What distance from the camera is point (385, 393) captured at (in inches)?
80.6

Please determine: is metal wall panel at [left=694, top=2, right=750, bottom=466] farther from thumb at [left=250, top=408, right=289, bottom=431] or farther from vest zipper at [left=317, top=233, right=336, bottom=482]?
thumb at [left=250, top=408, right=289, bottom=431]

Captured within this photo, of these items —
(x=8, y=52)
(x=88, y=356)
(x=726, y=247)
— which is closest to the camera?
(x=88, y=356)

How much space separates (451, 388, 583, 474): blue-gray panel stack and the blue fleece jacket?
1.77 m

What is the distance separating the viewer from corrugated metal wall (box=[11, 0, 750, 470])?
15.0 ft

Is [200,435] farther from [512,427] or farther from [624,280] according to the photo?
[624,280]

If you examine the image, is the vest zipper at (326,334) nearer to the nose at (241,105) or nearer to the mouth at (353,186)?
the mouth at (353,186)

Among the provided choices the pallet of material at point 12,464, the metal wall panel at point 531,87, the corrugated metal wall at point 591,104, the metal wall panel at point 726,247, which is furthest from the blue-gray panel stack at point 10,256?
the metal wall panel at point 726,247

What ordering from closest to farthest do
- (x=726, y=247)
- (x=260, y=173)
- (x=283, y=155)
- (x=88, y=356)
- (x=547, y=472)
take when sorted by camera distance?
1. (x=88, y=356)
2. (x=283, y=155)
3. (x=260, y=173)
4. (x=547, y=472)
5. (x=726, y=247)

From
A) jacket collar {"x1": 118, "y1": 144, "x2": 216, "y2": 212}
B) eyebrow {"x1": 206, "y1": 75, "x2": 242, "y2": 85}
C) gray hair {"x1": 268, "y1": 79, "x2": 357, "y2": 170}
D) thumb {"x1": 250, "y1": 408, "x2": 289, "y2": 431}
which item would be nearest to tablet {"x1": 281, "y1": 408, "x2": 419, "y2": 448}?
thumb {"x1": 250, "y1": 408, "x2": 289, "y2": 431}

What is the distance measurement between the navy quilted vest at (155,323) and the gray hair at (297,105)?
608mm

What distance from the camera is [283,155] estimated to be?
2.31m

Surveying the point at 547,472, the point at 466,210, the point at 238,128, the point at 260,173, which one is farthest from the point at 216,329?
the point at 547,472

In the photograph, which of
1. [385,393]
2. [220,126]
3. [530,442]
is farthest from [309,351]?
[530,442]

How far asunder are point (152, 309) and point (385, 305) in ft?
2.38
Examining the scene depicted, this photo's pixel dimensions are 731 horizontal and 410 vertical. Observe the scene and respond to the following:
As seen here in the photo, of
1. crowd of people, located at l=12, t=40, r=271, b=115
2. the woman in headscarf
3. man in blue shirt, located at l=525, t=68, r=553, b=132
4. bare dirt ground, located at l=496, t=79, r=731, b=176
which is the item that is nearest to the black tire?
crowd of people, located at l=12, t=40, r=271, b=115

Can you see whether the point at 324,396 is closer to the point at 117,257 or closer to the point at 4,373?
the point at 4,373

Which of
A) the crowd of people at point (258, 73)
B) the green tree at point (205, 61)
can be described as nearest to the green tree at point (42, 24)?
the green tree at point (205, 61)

┄┄┄┄┄┄┄┄┄┄

** Set exercise **
Can you put every line of the listing above into a numbered list, leaving out the blank lines?

** Expected answer **
1. What distance from the camera is point (385, 393) captured at (in inches)?
2. 80.6
3. Please determine: is metal wall panel at [left=694, top=2, right=750, bottom=466] farther from thumb at [left=250, top=408, right=289, bottom=431] or farther from vest zipper at [left=317, top=233, right=336, bottom=482]?
4. thumb at [left=250, top=408, right=289, bottom=431]
5. Captured within this photo, of these items —
6. (x=8, y=52)
7. (x=88, y=356)
8. (x=726, y=247)
9. — which is closest to the camera?
10. (x=88, y=356)
11. How much space separates (451, 388, 583, 474): blue-gray panel stack and the blue fleece jacket?
12. 1.77 m
13. What is the distance separating the viewer from corrugated metal wall (box=[11, 0, 750, 470])?
14. 15.0 ft
15. Is [200,435] farther from [512,427] or farther from [624,280] according to the photo?
16. [624,280]
17. If you examine the image, is the vest zipper at (326,334) nearer to the nose at (241,105) or nearer to the mouth at (353,186)?
18. the mouth at (353,186)
19. Among the provided choices the pallet of material at point 12,464, the metal wall panel at point 531,87, the corrugated metal wall at point 591,104, the metal wall panel at point 726,247, which is furthest from the blue-gray panel stack at point 10,256?
20. the metal wall panel at point 726,247
21. What ordering from closest to farthest do
22. - (x=726, y=247)
23. - (x=260, y=173)
24. - (x=283, y=155)
25. - (x=88, y=356)
26. - (x=547, y=472)
27. take when sorted by camera distance?
28. 1. (x=88, y=356)
29. 2. (x=283, y=155)
30. 3. (x=260, y=173)
31. 4. (x=547, y=472)
32. 5. (x=726, y=247)
33. From
34. A) jacket collar {"x1": 118, "y1": 144, "x2": 216, "y2": 212}
35. B) eyebrow {"x1": 206, "y1": 75, "x2": 242, "y2": 85}
36. C) gray hair {"x1": 268, "y1": 79, "x2": 357, "y2": 170}
37. D) thumb {"x1": 250, "y1": 408, "x2": 289, "y2": 431}
38. which item would be nearest to tablet {"x1": 281, "y1": 408, "x2": 419, "y2": 448}?
39. thumb {"x1": 250, "y1": 408, "x2": 289, "y2": 431}
40. What is the distance measurement between the navy quilted vest at (155,323) and the gray hair at (297,105)?
41. 608mm
42. What distance from the camera is [283,155] estimated to be?
43. 2.31m
44. Surveying the point at 547,472, the point at 466,210, the point at 238,128, the point at 260,173, which one is farthest from the point at 216,329?
45. the point at 547,472
46. In the photograph, which of
47. 1. [385,393]
48. 2. [220,126]
49. 3. [530,442]
50. is farthest from [309,351]?
51. [530,442]
52. How far asunder are point (152, 309) and point (385, 305) in ft?
53. 2.38
54. Examining the scene depicted, this photo's pixel dimensions are 731 horizontal and 410 vertical. Observe the scene and respond to the following:
55. As seen here in the photo, of
56. 1. crowd of people, located at l=12, t=40, r=271, b=115
57. 2. the woman in headscarf
58. 3. man in blue shirt, located at l=525, t=68, r=553, b=132
59. 4. bare dirt ground, located at l=496, t=79, r=731, b=176
60. which is the item that is nearest to the black tire?
61. crowd of people, located at l=12, t=40, r=271, b=115
62. Can you see whether the point at 324,396 is closer to the point at 117,257 or closer to the point at 4,373?
63. the point at 4,373
64. Which of
65. A) the crowd of people at point (258, 73)
66. B) the green tree at point (205, 61)
67. can be described as nearest to the green tree at point (42, 24)?
68. the green tree at point (205, 61)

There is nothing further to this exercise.